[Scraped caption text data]
──────────

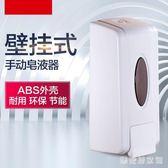 掛壁式皂液器 手動皂液盒 廚房浴室洗手液器 沐浴皂液盒 QG8099『樂愛居家館』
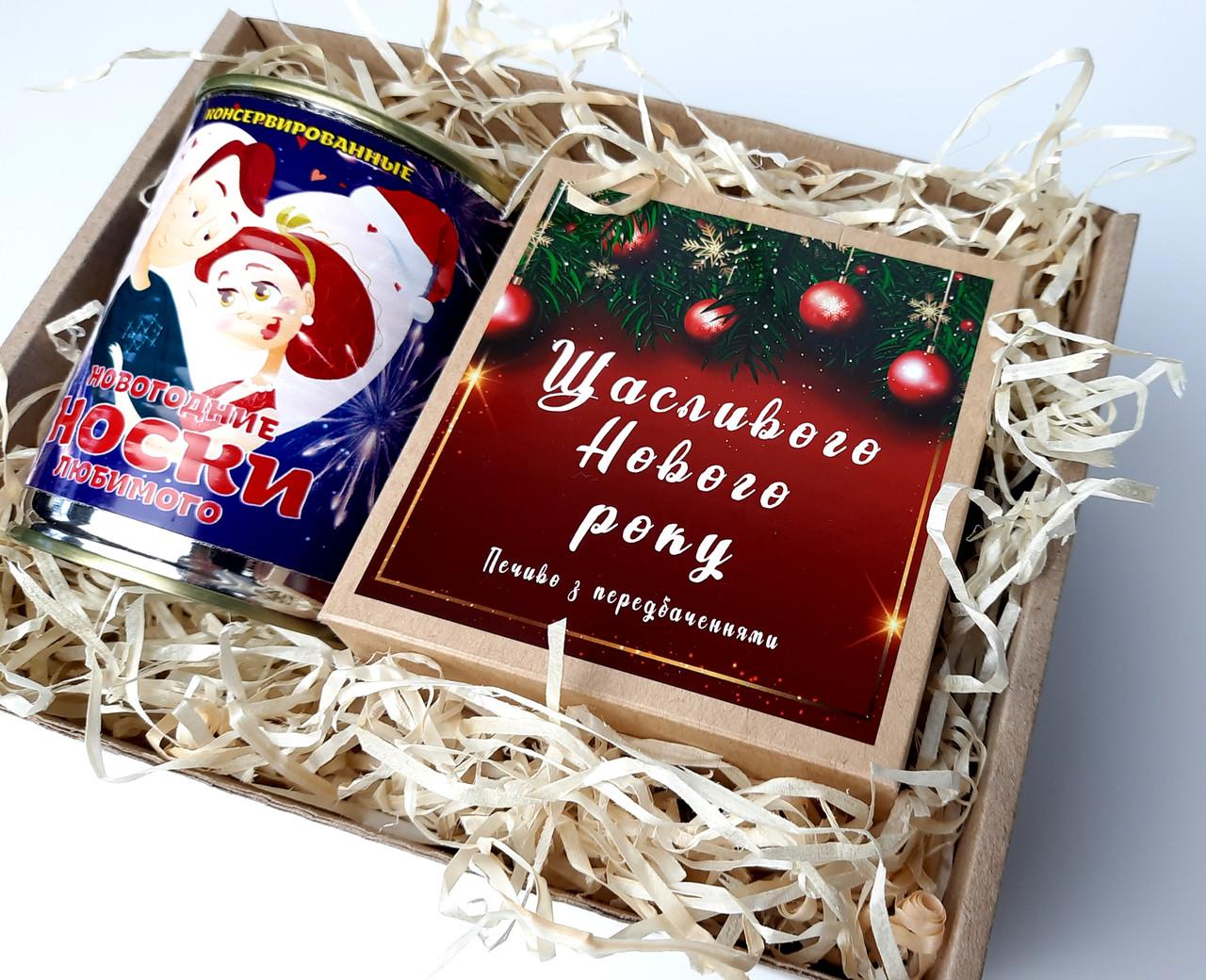 """Новогодний подарок """"Любимому"""": Печенье с предсказаниями  """"Счастливого Нового года!"""" и носки в банке"""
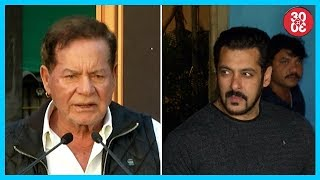 Salim Khan On Being Invited Only If Other Khan Members Are Busy | Salman's Birthday Celebrations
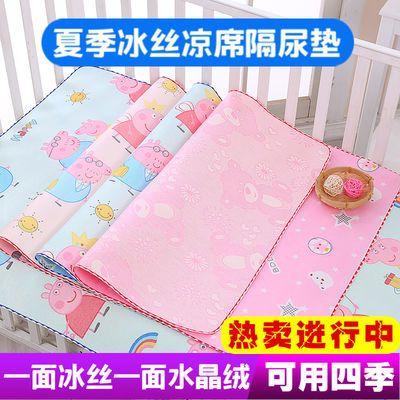 可洗防漏尿垫水晶绒宝宝儿童床垫婴儿夏季冰丝凉席隔尿垫防水透气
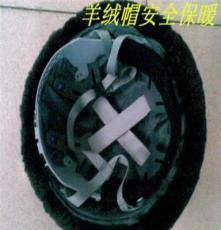 安全帽國家標準  短毛棉  仿羊絨棉安全帽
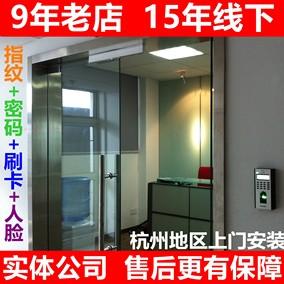 刷卡密码门禁锁杭州包安装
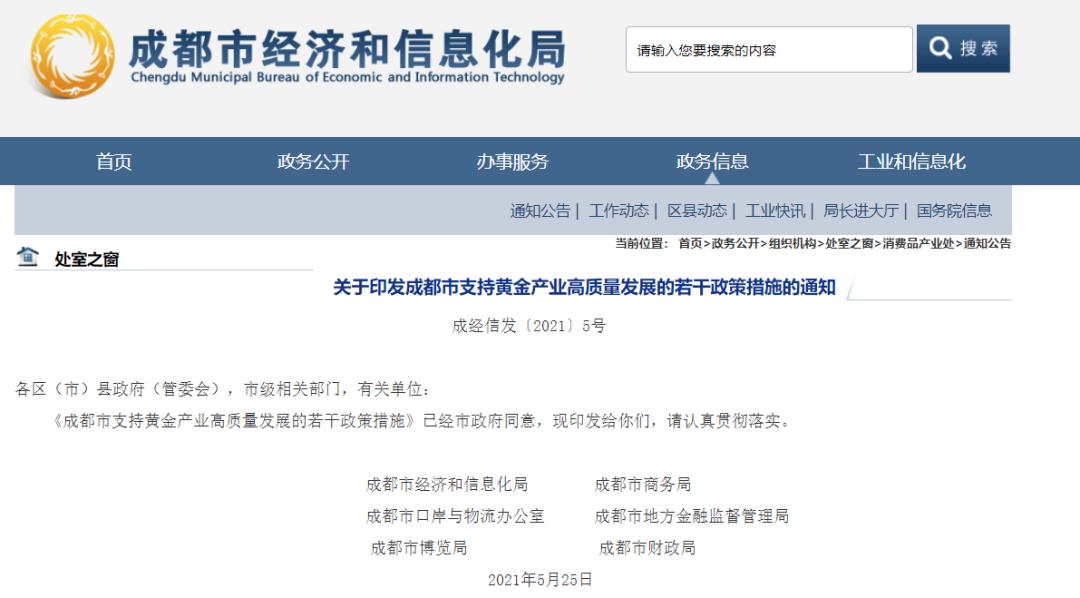 成都出台新措施,冲刺中国黄金产业发展高地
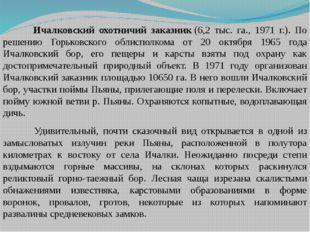 Ичалковский охотничий заказник(6,2 тыс. га., 1971 г.). По решению Горьковск
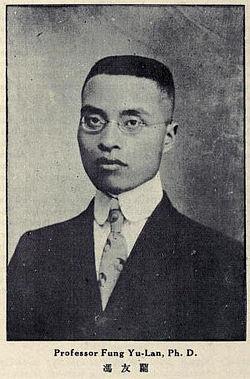 Feng Youlan.jpg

──────────

§ ACTION ITEM: Print the data again word for word, pictures excluded.

§ ANSWER TO THE EXERCISE:
 掛壁式皂液器 手動皂液盒 廚房浴室洗手液器 沐浴皂液盒 QG8099『樂愛居家館』
 """Новогодний подарок """"Любимому"""": Печенье с предсказаниями  """"Счастливого Нового года!"""" и носки в банке"""
 Salim Khan On Being Invited Only If Other Khan Members Are Busy | Salman's Birthday Celebrations
 可洗防漏尿垫水晶绒宝宝儿童床垫婴儿夏季冰丝凉席隔尿垫防水透气
 安全帽國家標準  短毛棉  仿羊絨棉安全帽
 刷卡密码门禁锁杭州包安装
 成都出台新措施,冲刺中国黄金产业发展高地
 Ичалковский охотничий заказник(6,2 тыс. га., 1971 г.). По решению Горьковск
 Feng Youlan.jpg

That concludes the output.